You can read more about this in the text on vaginismus .

Sex, sports, swimming: what is possible with a tampon?

Whether jogging , yoga or the gym: If the tampon is inserted correctly, sporting activities are not a problem. The alternative to pads catch the menstrual blood inside the vagina. This allows you to go swimming or to the sauna without hesitation.

If you want to have sex during your period, you should remove the tampon first.

Soft tampons: That’s what makes them so special!

Soft tampons are heart-shaped sponges made of foam. They are pushed deep into the vagina like a tampon and suck up the blood there immediately. The advantages: You do not feel the tampon due to its nature. In addition, it has no return string, so it is not visible from the outside. Sex is also possible with him. The same applies to the so-called menstrual sponge.

You can find out more about this in the article Menstrual sponge .

However, inexperienced users have to be careful: Due to the lack of a return strap, removal is a little more difficult. This works best if you squat down and push a little. You can then feel the soft tampon with your fingers and pull it out.

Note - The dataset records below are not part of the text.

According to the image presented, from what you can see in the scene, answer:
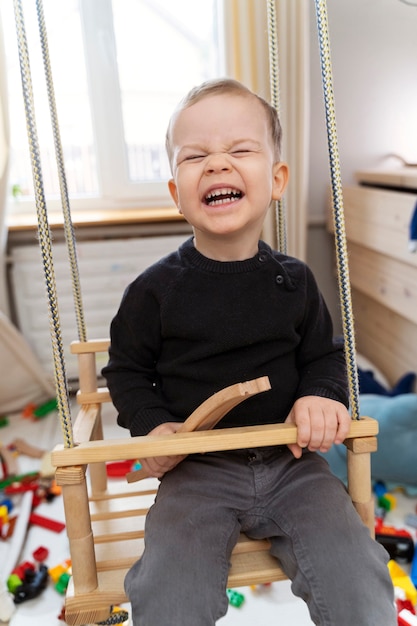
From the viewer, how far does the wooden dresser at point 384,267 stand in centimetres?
164

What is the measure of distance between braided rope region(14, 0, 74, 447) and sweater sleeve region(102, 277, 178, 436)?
193 mm

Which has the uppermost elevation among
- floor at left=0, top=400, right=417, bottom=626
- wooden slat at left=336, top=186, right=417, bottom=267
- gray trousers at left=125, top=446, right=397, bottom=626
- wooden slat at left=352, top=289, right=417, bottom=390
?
wooden slat at left=336, top=186, right=417, bottom=267

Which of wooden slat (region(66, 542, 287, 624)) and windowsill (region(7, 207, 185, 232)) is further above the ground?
windowsill (region(7, 207, 185, 232))

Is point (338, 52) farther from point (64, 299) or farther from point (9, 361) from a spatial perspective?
point (9, 361)

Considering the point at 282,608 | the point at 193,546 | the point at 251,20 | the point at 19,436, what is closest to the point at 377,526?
the point at 282,608

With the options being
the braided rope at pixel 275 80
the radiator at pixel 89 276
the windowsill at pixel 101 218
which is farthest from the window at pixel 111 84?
the braided rope at pixel 275 80

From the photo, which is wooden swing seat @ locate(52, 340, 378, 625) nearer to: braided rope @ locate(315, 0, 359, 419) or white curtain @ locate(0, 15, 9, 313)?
braided rope @ locate(315, 0, 359, 419)

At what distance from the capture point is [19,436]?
1870mm

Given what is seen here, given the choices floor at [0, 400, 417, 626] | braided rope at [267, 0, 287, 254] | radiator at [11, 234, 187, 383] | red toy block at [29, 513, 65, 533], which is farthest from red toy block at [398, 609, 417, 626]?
radiator at [11, 234, 187, 383]

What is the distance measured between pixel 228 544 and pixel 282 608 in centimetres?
50

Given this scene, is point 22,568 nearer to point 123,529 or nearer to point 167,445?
point 123,529

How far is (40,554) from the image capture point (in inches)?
50.5

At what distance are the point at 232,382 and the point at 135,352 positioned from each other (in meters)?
0.16

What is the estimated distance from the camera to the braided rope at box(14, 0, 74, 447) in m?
0.60
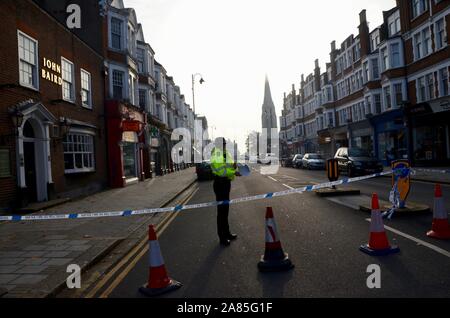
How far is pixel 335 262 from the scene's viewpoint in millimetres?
5250

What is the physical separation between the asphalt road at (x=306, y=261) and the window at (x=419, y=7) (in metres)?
22.9

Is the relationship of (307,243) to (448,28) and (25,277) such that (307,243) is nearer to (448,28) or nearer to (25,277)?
(25,277)

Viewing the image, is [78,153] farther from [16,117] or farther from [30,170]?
[16,117]

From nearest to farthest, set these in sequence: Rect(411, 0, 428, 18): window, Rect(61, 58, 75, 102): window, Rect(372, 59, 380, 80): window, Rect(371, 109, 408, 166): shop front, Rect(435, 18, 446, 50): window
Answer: Rect(61, 58, 75, 102): window
Rect(435, 18, 446, 50): window
Rect(411, 0, 428, 18): window
Rect(371, 109, 408, 166): shop front
Rect(372, 59, 380, 80): window

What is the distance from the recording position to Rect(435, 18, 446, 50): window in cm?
2355

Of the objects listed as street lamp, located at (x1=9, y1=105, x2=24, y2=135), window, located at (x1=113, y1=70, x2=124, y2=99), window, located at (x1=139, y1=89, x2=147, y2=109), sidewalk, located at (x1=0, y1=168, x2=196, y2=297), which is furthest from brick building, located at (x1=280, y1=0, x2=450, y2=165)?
street lamp, located at (x1=9, y1=105, x2=24, y2=135)

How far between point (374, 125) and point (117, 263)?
33856mm

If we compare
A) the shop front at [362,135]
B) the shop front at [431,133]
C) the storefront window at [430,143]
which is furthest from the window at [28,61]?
the shop front at [362,135]

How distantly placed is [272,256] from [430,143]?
25001 mm

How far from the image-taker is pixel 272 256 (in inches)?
205

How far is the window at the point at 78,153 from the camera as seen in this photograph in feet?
51.7

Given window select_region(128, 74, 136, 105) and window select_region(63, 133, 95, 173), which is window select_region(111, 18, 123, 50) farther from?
window select_region(63, 133, 95, 173)
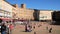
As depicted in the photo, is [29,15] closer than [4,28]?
No

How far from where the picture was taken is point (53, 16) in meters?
131

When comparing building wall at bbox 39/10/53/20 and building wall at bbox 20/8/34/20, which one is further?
building wall at bbox 20/8/34/20

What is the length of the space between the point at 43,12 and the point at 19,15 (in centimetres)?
1668

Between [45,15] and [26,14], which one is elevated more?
[26,14]

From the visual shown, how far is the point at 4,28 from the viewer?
50.4ft

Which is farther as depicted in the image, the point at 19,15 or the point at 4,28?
the point at 19,15

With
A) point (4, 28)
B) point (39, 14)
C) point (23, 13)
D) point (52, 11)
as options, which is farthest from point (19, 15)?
point (4, 28)

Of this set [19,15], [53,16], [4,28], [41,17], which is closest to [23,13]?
[19,15]

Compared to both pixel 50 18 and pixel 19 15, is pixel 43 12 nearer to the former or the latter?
pixel 50 18

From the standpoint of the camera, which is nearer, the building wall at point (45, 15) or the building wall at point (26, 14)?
the building wall at point (45, 15)

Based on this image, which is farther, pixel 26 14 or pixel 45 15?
pixel 26 14

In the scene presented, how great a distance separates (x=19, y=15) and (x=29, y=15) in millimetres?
8063

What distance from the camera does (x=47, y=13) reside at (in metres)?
131

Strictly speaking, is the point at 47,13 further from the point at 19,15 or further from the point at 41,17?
the point at 19,15
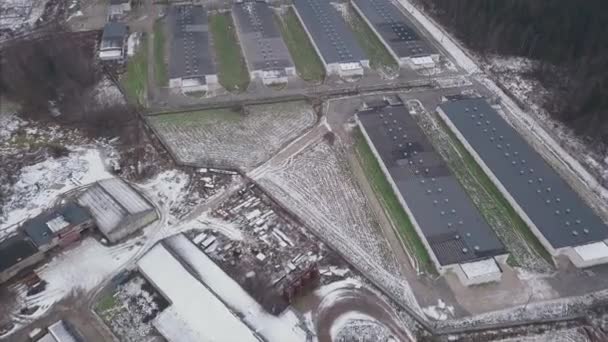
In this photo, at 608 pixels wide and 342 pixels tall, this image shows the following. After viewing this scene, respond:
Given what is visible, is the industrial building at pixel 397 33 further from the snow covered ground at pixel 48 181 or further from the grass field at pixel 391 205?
the snow covered ground at pixel 48 181

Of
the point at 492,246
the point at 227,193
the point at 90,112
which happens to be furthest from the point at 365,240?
the point at 90,112

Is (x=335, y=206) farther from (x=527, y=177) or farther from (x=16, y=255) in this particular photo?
(x=16, y=255)

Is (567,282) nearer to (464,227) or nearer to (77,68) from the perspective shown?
(464,227)

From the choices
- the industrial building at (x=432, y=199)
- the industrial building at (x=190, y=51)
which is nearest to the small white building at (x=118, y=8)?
the industrial building at (x=190, y=51)

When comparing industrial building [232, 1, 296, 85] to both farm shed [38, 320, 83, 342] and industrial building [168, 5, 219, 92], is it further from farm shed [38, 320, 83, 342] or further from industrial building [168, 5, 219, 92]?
farm shed [38, 320, 83, 342]

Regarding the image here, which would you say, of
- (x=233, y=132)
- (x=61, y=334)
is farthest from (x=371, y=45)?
(x=61, y=334)

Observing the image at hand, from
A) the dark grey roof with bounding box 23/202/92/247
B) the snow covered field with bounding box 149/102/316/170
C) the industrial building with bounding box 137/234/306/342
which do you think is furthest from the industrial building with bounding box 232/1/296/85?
the industrial building with bounding box 137/234/306/342

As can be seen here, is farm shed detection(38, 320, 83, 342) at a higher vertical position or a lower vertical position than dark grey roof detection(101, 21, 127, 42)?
lower
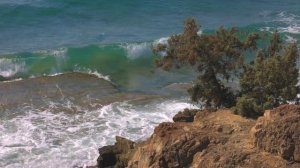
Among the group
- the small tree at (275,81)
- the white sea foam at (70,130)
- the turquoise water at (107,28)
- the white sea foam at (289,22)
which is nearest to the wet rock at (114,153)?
the white sea foam at (70,130)

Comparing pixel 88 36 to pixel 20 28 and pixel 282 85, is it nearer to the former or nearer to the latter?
pixel 20 28

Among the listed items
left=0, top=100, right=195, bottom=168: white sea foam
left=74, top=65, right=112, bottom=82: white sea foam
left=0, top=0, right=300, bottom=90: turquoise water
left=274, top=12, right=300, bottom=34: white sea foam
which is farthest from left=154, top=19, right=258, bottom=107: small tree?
left=274, top=12, right=300, bottom=34: white sea foam

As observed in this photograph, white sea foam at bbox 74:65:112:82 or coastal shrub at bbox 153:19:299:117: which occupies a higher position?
coastal shrub at bbox 153:19:299:117

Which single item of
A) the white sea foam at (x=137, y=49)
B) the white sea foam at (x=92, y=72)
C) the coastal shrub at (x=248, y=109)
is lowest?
the white sea foam at (x=92, y=72)

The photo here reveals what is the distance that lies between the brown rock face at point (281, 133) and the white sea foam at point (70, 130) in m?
12.1

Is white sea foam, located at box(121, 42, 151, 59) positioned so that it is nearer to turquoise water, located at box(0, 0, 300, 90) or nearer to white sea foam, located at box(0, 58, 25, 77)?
turquoise water, located at box(0, 0, 300, 90)

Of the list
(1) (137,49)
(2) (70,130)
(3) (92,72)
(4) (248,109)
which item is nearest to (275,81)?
(4) (248,109)

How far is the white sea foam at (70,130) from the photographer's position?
29.6m

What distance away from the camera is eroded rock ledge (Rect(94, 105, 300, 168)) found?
18.0m

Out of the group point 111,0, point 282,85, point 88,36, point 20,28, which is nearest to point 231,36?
point 282,85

The same applies to the soft tampon: change it as soon as it is saturated, but after six hours at the latest. Otherwise there is a risk of toxic shock syndrome.

Toxic Shock Syndrome: This is what is behind tampon disease

Toxic shock syndrome is a bacterial infection that causes fever, body aches, vomiting, dizziness, and fainting.

It is triggered by a bacterium that is not dangerous in itself. However, if the bacterium has the opportunity to multiply rapidly, an infection can develop. If you notice these symptoms while wearing a tampon, you should contact a doctor immediately.